Un autre monde de Stéphane Brizé : quand le travail contamine la vie personnelle

Les articles de L’InFO militante par Chloé Bouvier, L’inFO militante

Après La loi du marché, et En guerre, le réalisateur Stéphane Brizé et l’acteur Vincent Lindon se penchent sur la vie et les conditions de travail des cadres supérieurs. Le film Un autre monde illustre notamment les impacts dramatiques que peut avoir le travail sur la vie de couple.

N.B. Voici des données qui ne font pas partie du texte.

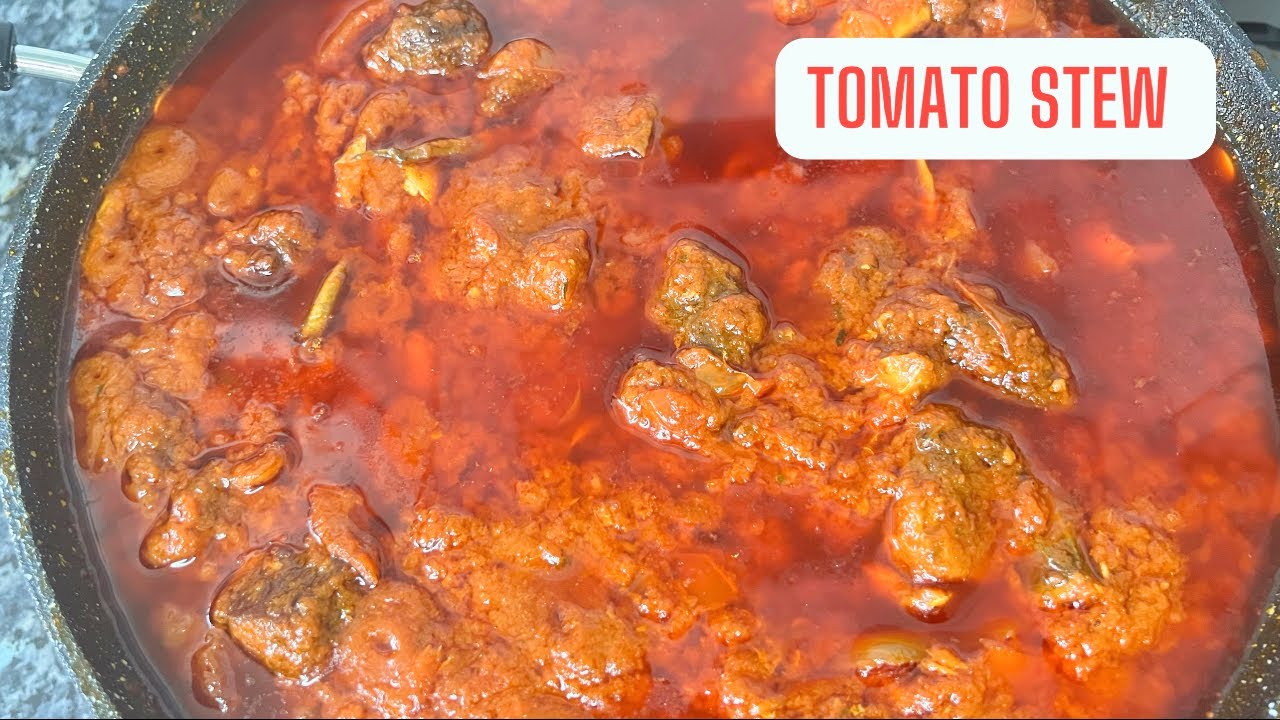TOMATO STEW RECIPE ( how to prepare tomato stew step by step)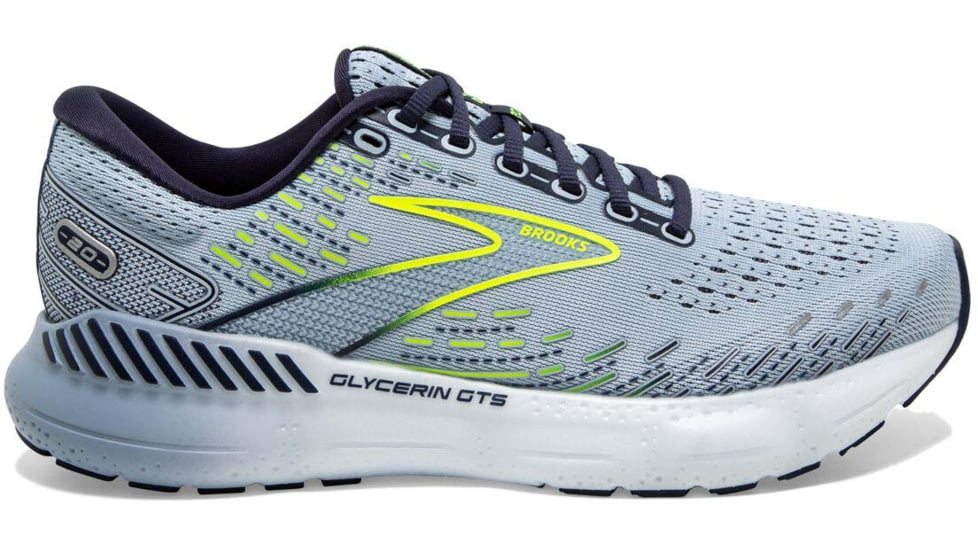 Brooks Glycerin GTS 20 Running Shoes - Womens, Medium, Light Blue/Peacoat/Nightlife, 8.5, 1203701B416.085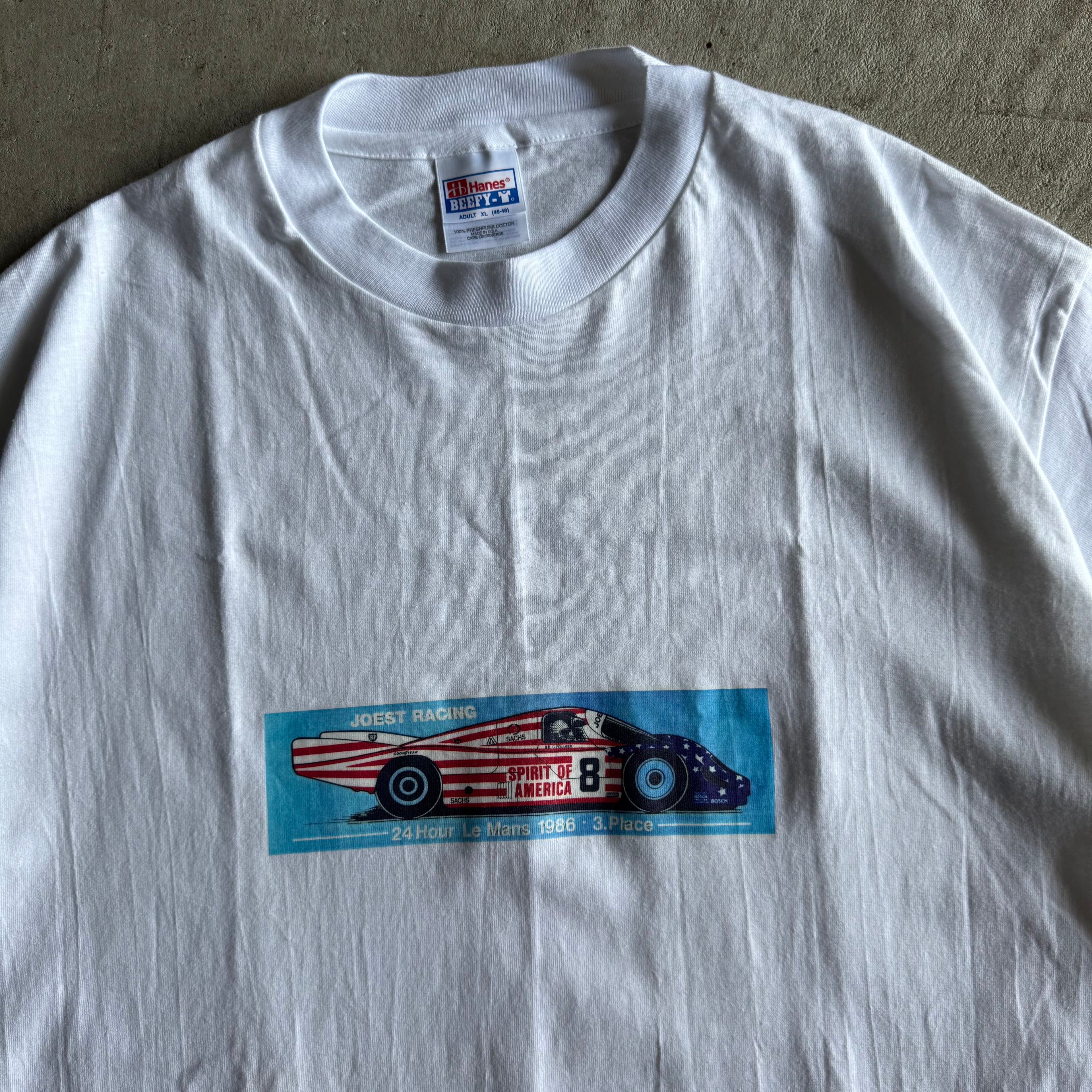 90s Porsche Joest Spirit of America White T Shirt (XL)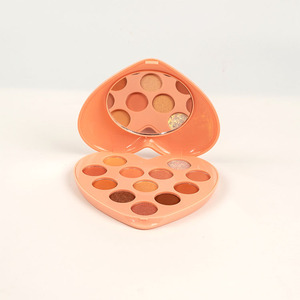 a prueba de manchas brillante en forma de corazón de sombra de ojos mate suave brillo <span class=keywords><strong>paleta</strong></span> de larga duración de maquillaje - Product Image 2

Le groupe Elsonn a décidé d’un plan social avec licenciement de 58 salariés. Mais le nombre de victimes va bien au-delà. Pour le réalisateur Stéphane Brizé, il faut en ajouter deux autres : le cadre qui doit exécuter ce plan et sa femme. Tous deux font le constat douloureux de l’impact du travail, et plus largement de la sphère professionnelle, sur leur couple.

La première scène du film Un autre monde est éloquente : deux avocats assistent Philippe Lemesle (Vincent Lindon) et Anne, sa femme (Sandrine Kiberlain), lors de leur divorce. La parole d’Anne en dit long : Moi je dépends de ton travail, je suis mariée avec le groupe Elsonn, lance-t-elle à son ex, qui est à la tête d’un site de production du groupe et auquel la direction demande de mettre en œuvre un plan social décidé au nom d’économies à réaliser alors que le groupe affiche des bénéfices.

Le film dépeint une vie de couple qui se délite, étouffée par le travail de l’un, un couple dont la fin paraît inévitable malgré l’amour. A l’écran, l’intime et le professionnel se mêlent, le deuxième grignotant inexorablement la vie privée, un sujet rarement évoqué au cinéma. Le travail de Philippe Lemesle est partout, omniprésent : sur son ordinateur, son portable mais aussi dans sa tête et en permanence. Chronophage, obsédant, angoissant. Et les scènes le montrant dans son usine, à son bureau tard le soir, ou auprès des autres cadres du groupe sont bien plus nombreuses que celles montrant les moments qu’il partage avec sa famille. L’homme est absorbé, dévoré par son travail, aux prises avec ses doutes, avec les injonctions, souvent contradictoires, de la direction... Il s’agit d’une réalité que connaissent bien les cadres. Pour écrire ce film, Stéphane Brizé a d’ailleurs longuement interrogé une vingtaine d’entre eux et s’est appuyé sur leurs témoignages.

Quand la charge mentale du travail qui déborde sur la vie privée

Une étude Ifop-Mooncard, intitulée « Charge mentale : Comment le travail empoisonne notre vie privée » et publiée en novembre 2019, s’est penchée sur le sujet. En se basant sur un échantillon représentatif de 1 000 cadres français, le constat est sans appel : le travail s’immisce dans la vie privée. Ainsi, 95 % des cadres pensent à leur travail le soir en rentrant à la maison. Ce syndrome porte un nom : « le vase qui déborde ».

Cette charge mentale, caractéristique d’un poste à responsabilité, semble dangereuse pour la vie personnelle, familiale et amoureuse. Selon la même enquête, les cadres qui pensent très souvent à leur travail chez eux le soir sont deux fois plus nombreux que les autres à juger que cela génère « souvent » des tensions avec leur conjoint ou leurs proches. Ils sont ainsi 58% alors que ceux qui pensent à leur travail « de temps en temps » sont 27% à déclarer la présence de tensions. 17% pour ceux qui disent ne jamais penser à leur travail lorsqu’ils sont chez eux.

Cette absence de déconnexion mentale du travail fait des victimes dans les proches, à commencer par les conjoints. 72 % des personnes interrogées par l’Ifop reconnaissent ainsi des tensions avec leur conjoint ou leurs proches en raison du stress au travail. À l’époque, j’ai pas signé pour que tu ramènes tous tes problèmes à la maison, ce n’était pas ça le deal, lance Anne (Sandrine Kiberlain) à Philippe Lemesle (Vincent Lindon). Dans Un autre monde, le lien de cause à effet est évident entre la séparation du couple et le stress que génère l’exécution de ce plan social aberrant que Philippe doit mettre en œuvre, selon la consigne venue de très haut. Débordé, il perd le contrôle de sa vie qu’il a offerte à son travail. Une aliénation qui ne dit pas son nom.